_DOCUMENT EXTRACT_
+---+

Since Zwicky's observation of galactic cluster rotation in 1922 and the consequent studies of galactic rotation curves, DM has been the much favoured resolution to the "extra mass" problem. The invocation of a non-baryonic (and not directly observable) form of matter seems just as ludicrous to me as altering Newtonian law. Indeed it sounds like a bit of a botch..

We even know classical mechanics breaks down on small scales (QM), so what is there to say it doesn't act differently on larger scales also?

Analogous is the search for the Higgs Boson in PP. If the LHC fails to find evidence for this I doubt they'll propose a new unobservable particle to mediate the Higgs field! The standard model, which has been tried and tested for decades, will collapse.

What are your thoughts on this?

Rob

 

[shalayka]

I think that skepticism is high regarding MOND because the cutoff value re: acceleration is derived empirically, and not from first principles. Of course, so was the initial idea for dark matter, so I think that you're right -- neither method is "better" than the other.

Hopefully an alternative derived from first principles will appear in the near future.

 

[astrorob]

I see what you mean and you're quite right, it just seems equally botched to say that we're missing some amount of mass to fit in with our rotation models so this must be dark unobservable matter!

+---+

_RECORDED DATA_
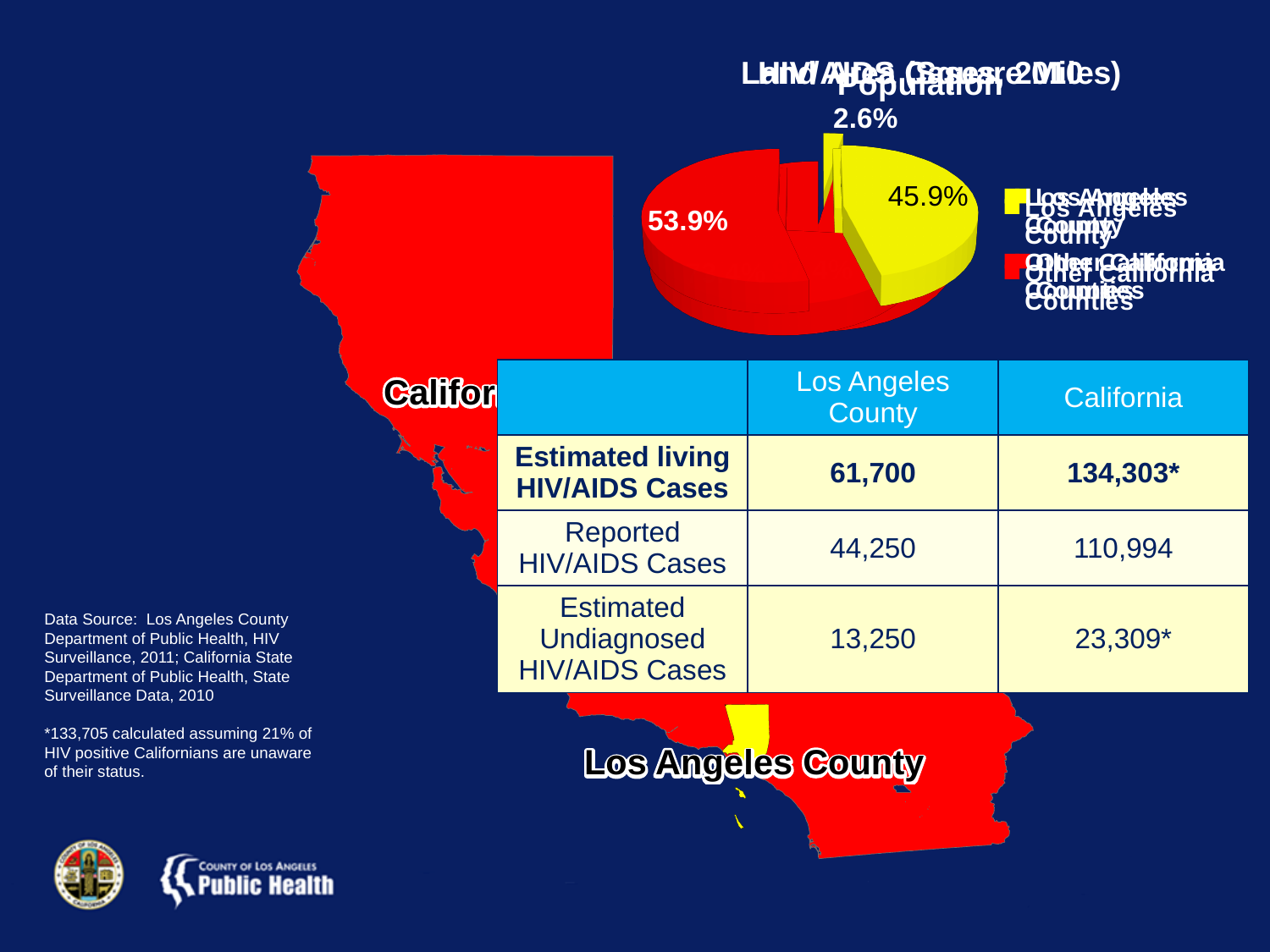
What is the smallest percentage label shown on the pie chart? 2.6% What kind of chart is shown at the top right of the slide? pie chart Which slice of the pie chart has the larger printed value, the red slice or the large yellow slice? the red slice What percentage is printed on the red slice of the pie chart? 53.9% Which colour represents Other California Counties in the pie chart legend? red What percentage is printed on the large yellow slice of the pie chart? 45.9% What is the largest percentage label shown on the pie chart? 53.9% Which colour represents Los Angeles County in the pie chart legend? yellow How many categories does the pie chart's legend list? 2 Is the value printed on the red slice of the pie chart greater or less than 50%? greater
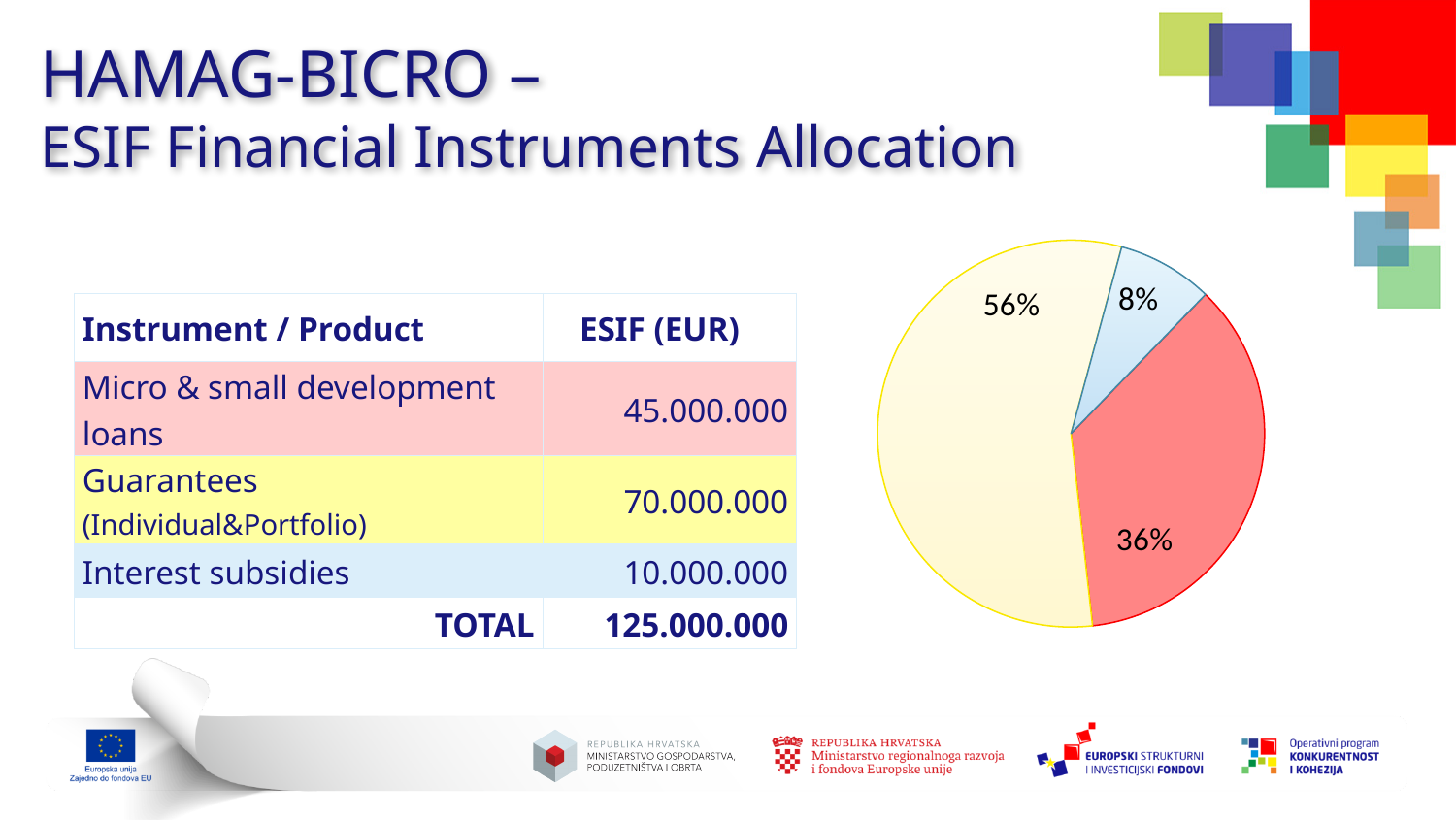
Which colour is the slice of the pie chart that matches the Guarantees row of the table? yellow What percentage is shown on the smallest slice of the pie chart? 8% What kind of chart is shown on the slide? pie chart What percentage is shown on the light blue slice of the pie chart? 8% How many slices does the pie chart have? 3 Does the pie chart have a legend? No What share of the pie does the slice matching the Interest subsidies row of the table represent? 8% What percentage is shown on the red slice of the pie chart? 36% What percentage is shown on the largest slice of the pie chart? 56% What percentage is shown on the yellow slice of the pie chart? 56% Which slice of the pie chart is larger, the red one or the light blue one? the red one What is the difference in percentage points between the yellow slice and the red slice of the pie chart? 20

+---+

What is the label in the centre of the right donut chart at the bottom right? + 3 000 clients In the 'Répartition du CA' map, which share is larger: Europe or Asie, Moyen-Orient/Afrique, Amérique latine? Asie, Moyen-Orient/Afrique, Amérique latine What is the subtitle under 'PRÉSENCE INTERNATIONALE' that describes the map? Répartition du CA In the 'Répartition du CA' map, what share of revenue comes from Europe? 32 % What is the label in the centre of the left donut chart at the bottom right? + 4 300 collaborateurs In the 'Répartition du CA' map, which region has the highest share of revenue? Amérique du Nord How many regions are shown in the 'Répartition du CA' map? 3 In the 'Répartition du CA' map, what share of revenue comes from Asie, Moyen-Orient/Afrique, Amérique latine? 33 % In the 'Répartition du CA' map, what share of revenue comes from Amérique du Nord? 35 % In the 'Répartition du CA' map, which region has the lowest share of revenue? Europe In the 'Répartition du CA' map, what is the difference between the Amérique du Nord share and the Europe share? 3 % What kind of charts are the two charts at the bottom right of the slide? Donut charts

+---+

_DIRECTIONS_
In the dark matter thread, why does shalayka think skepticism is high regarding MOND? None of the lines matter here.

_RESULT OF THIS EXERCISE_
Its cutoff value for acceleration is derived empirically rather than from first principles.